◆ **AIM**: Copy all of the material below word for word, and leave out the pictures.

===== MATERIAL FOR THE TASK =====

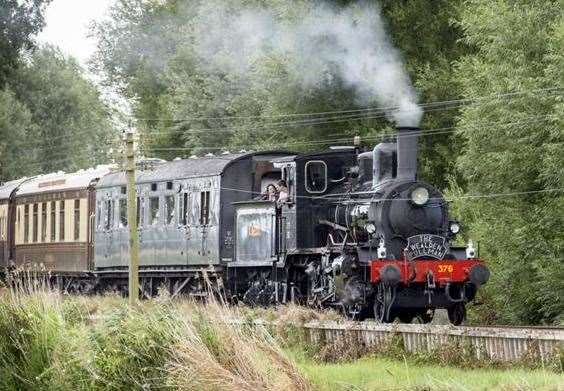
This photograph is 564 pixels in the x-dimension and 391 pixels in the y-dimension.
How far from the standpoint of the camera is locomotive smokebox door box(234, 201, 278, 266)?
2391 cm

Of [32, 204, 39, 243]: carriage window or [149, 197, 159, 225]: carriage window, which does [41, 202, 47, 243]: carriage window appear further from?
[149, 197, 159, 225]: carriage window

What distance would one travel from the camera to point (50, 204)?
113ft

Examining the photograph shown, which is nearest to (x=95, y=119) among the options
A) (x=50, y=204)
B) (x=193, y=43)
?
(x=193, y=43)

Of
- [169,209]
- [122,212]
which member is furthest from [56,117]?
[169,209]

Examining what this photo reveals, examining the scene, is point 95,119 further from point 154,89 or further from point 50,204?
point 50,204

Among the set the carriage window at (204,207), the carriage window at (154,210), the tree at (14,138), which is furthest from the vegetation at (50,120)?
the carriage window at (204,207)

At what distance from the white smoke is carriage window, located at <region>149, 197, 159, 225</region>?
5.58 m

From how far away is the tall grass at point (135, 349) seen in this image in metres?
11.8

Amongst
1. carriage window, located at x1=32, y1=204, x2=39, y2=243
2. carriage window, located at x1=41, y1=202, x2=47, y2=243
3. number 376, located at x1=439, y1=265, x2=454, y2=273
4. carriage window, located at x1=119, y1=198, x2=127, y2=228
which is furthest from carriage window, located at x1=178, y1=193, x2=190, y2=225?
carriage window, located at x1=32, y1=204, x2=39, y2=243

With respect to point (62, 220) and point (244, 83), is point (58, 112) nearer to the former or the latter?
point (244, 83)

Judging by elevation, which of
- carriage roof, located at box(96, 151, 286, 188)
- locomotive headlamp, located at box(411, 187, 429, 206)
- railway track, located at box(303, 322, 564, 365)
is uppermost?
carriage roof, located at box(96, 151, 286, 188)

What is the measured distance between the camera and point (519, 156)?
25844 millimetres

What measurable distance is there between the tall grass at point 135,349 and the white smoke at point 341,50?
29.6 feet

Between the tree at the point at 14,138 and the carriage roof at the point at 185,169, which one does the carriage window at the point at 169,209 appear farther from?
the tree at the point at 14,138
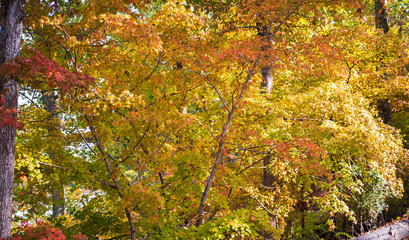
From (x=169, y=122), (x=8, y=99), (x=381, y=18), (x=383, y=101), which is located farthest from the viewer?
(x=381, y=18)

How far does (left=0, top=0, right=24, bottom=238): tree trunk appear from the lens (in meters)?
4.08

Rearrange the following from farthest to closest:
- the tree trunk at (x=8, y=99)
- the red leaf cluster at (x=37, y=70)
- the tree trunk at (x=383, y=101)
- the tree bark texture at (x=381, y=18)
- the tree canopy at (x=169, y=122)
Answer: the tree bark texture at (x=381, y=18) → the tree trunk at (x=383, y=101) → the tree canopy at (x=169, y=122) → the tree trunk at (x=8, y=99) → the red leaf cluster at (x=37, y=70)

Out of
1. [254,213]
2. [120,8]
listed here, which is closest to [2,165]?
[120,8]

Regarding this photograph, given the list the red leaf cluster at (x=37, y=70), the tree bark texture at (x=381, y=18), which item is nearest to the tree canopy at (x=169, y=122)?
the red leaf cluster at (x=37, y=70)

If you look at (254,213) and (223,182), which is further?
(223,182)

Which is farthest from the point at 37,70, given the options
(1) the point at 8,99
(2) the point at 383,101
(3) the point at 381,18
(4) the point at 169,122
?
(3) the point at 381,18

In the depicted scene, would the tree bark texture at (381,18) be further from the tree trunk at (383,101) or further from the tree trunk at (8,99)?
the tree trunk at (8,99)

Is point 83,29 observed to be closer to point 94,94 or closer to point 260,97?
point 94,94

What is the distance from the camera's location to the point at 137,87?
5.53 metres

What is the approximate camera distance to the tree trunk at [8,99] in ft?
13.4

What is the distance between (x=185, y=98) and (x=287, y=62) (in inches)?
81.0

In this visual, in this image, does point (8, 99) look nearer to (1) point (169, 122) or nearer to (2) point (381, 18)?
(1) point (169, 122)

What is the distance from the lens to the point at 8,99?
4262mm

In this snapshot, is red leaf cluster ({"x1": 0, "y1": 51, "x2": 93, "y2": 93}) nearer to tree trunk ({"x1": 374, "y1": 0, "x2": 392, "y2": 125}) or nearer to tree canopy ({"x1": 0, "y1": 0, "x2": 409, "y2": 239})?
tree canopy ({"x1": 0, "y1": 0, "x2": 409, "y2": 239})
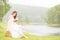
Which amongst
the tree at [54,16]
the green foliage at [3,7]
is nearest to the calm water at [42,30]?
the tree at [54,16]

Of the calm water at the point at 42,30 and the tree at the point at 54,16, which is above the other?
the tree at the point at 54,16

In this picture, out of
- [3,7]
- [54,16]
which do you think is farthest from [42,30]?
[3,7]

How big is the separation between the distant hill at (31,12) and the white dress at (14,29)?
0.21 ft

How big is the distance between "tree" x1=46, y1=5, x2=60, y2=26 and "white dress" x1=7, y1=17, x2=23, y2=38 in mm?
289

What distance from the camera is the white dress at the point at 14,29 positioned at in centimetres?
146

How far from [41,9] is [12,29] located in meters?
0.35

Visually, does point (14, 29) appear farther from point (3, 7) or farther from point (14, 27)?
point (3, 7)

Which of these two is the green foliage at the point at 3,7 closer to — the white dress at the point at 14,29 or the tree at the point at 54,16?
the white dress at the point at 14,29

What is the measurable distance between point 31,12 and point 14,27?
0.22 metres

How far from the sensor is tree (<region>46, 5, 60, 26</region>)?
1.45m

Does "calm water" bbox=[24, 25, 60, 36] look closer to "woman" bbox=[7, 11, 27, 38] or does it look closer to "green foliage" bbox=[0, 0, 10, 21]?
"woman" bbox=[7, 11, 27, 38]

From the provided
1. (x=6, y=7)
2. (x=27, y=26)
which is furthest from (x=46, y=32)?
(x=6, y=7)

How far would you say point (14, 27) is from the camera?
1467 millimetres

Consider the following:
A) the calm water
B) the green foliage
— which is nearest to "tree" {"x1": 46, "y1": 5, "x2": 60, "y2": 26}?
the calm water
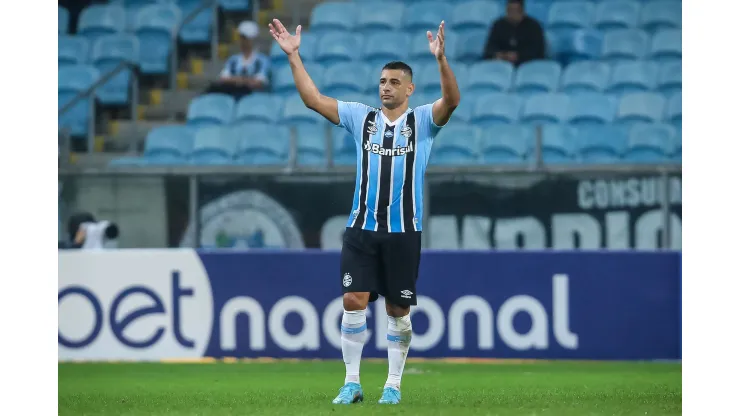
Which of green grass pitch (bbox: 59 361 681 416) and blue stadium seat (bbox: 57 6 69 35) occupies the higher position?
blue stadium seat (bbox: 57 6 69 35)

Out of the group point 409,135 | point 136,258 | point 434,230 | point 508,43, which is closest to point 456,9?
point 508,43

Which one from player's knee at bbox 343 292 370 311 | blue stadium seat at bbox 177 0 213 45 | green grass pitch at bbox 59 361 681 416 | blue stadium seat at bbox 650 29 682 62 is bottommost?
green grass pitch at bbox 59 361 681 416

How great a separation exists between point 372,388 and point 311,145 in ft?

=====

◆ **WRITTEN REPLY**:
This photograph is 564 pixels in the x-dimension and 391 pixels in the y-dimension.
How far from the standpoint of the camera is locomotive smokebox door box(234, 201, 278, 266)?
2391 cm

Of [32, 204, 39, 243]: carriage window or [149, 197, 159, 225]: carriage window, which does [41, 202, 47, 243]: carriage window appear further from?
[149, 197, 159, 225]: carriage window

What distance would one travel from the camera to point (50, 204)?
113ft

Examining the photograph shown, which is nearest to (x=95, y=119) among the options
A) (x=50, y=204)
B) (x=193, y=43)
?
(x=193, y=43)

Of
- [169,209]
- [122,212]
which member is furthest from [56,117]?
[169,209]

Examining what this photo reveals, examining the scene, is point 95,119 further from point 154,89 or further from point 50,204?
point 50,204

Among the set the carriage window at (204,207), the carriage window at (154,210), the tree at (14,138), which is furthest from the vegetation at (50,120)?
the carriage window at (204,207)

At what distance from the white smoke is carriage window, located at <region>149, 197, 159, 225</region>?
5.58 m

From how far away is the tall grass at point (135, 349) seen in this image in metres?
11.8

Amongst
1. carriage window, located at x1=32, y1=204, x2=39, y2=243
2. carriage window, located at x1=41, y1=202, x2=47, y2=243
3. number 376, located at x1=439, y1=265, x2=454, y2=273
4. carriage window, located at x1=119, y1=198, x2=127, y2=228
which is furthest from carriage window, located at x1=178, y1=193, x2=190, y2=225?
carriage window, located at x1=32, y1=204, x2=39, y2=243

With respect to point (62, 220) and point (244, 83), is point (58, 112) nearer to the former or the latter?
point (244, 83)

Judging by elevation, which of
- carriage roof, located at box(96, 151, 286, 188)
- locomotive headlamp, located at box(411, 187, 429, 206)
- railway track, located at box(303, 322, 564, 365)
is uppermost?
carriage roof, located at box(96, 151, 286, 188)

What is the measured distance between the camera and point (519, 156)?
25844 millimetres

What measurable distance is there between the tall grass at point 135,349 and the white smoke at point 341,50?
29.6 feet

Between the tree at the point at 14,138 and the carriage roof at the point at 185,169, which one does the carriage window at the point at 169,209 appear farther from?
the tree at the point at 14,138
From (x=169, y=122), (x=8, y=99), (x=381, y=18), (x=383, y=101), which is located farthest from the viewer?
(x=381, y=18)

How far does (left=0, top=0, right=24, bottom=238): tree trunk appear from the lens (in meters)?
4.08

Rearrange the following from farthest to closest:
- the tree trunk at (x=8, y=99)
- the red leaf cluster at (x=37, y=70)
- the tree trunk at (x=383, y=101)
- the tree bark texture at (x=381, y=18)
- the tree canopy at (x=169, y=122)
Answer: the tree bark texture at (x=381, y=18) → the tree trunk at (x=383, y=101) → the tree canopy at (x=169, y=122) → the tree trunk at (x=8, y=99) → the red leaf cluster at (x=37, y=70)

Out of
1. [254,213]
2. [120,8]
listed here, which is closest to [2,165]?
[120,8]

Regarding this photograph, given the list the red leaf cluster at (x=37, y=70), the tree bark texture at (x=381, y=18), which item is nearest to the tree canopy at (x=169, y=122)?
the red leaf cluster at (x=37, y=70)

If you look at (254,213) and (223,182), which is further?
(223,182)

Which is farthest from the point at 37,70, given the options
(1) the point at 8,99
(2) the point at 383,101
(3) the point at 381,18
(4) the point at 169,122
?
(3) the point at 381,18

In the depicted scene, would the tree bark texture at (381,18) be further from the tree trunk at (383,101) or further from the tree trunk at (8,99)?
the tree trunk at (8,99)

Is point 83,29 observed to be closer to point 94,94 or closer to point 260,97?
point 94,94

What is the distance from the camera's location to the point at 137,87?
5.53 metres

What is the approximate camera distance to the tree trunk at [8,99] in ft?
13.4

What is the distance between (x=185, y=98) and (x=287, y=62) (in inches)?
81.0

In this visual, in this image, does point (8, 99) look nearer to (1) point (169, 122) or nearer to (2) point (381, 18)?
(1) point (169, 122)

What is the distance from the lens to the point at 8,99?
4262mm

In this snapshot, is red leaf cluster ({"x1": 0, "y1": 51, "x2": 93, "y2": 93}) nearer to tree trunk ({"x1": 374, "y1": 0, "x2": 392, "y2": 125}) or nearer to tree canopy ({"x1": 0, "y1": 0, "x2": 409, "y2": 239})?
tree canopy ({"x1": 0, "y1": 0, "x2": 409, "y2": 239})
Which amongst
the tree at [54,16]
the green foliage at [3,7]
is nearest to the calm water at [42,30]?
the tree at [54,16]

Of the calm water at the point at 42,30 and the tree at the point at 54,16, which is above the other?
the tree at the point at 54,16

In this picture, out of
- [3,7]
- [54,16]
which do you think is farthest from [42,30]?
[3,7]

How big is the separation between the distant hill at (31,12) and the white dress at (14,29)?
0.21 ft

How big is the distance between "tree" x1=46, y1=5, x2=60, y2=26 and "white dress" x1=7, y1=17, x2=23, y2=38 in mm?
289

What distance from the camera is the white dress at the point at 14,29 positioned at in centimetres?
146

How far from [41,9] is [12,29] located in meters?
0.35

Visually, does point (14, 29) appear farther from point (3, 7) or farther from point (14, 27)?
point (3, 7)

Which of these two is the green foliage at the point at 3,7 closer to — the white dress at the point at 14,29 or the tree at the point at 54,16?
the white dress at the point at 14,29

What is the measurable distance between point 31,12 and point 14,27?
0.22 metres

How far from the sensor is tree (<region>46, 5, 60, 26</region>)?
1.45m

Does "calm water" bbox=[24, 25, 60, 36] look closer to "woman" bbox=[7, 11, 27, 38] or does it look closer to "green foliage" bbox=[0, 0, 10, 21]?
"woman" bbox=[7, 11, 27, 38]

From the provided
1. (x=6, y=7)
2. (x=27, y=26)
which is furthest from (x=46, y=32)?
(x=6, y=7)

How far would you say point (14, 27) is from the camera?
1467 millimetres

Consider the following:
A) the calm water
B) the green foliage
— which is nearest to "tree" {"x1": 46, "y1": 5, "x2": 60, "y2": 26}?
the calm water
Which of green grass pitch (bbox: 59 361 681 416) and blue stadium seat (bbox: 57 6 69 35) occupies the higher position?
blue stadium seat (bbox: 57 6 69 35)

Out of the group point 409,135 | point 136,258 | point 434,230 | point 508,43, which is closest to point 456,9?
point 508,43

Which one from player's knee at bbox 343 292 370 311 | blue stadium seat at bbox 177 0 213 45 | green grass pitch at bbox 59 361 681 416 | blue stadium seat at bbox 650 29 682 62 is bottommost?
green grass pitch at bbox 59 361 681 416

How great a separation exists between point 372,388 and point 311,145 in ft?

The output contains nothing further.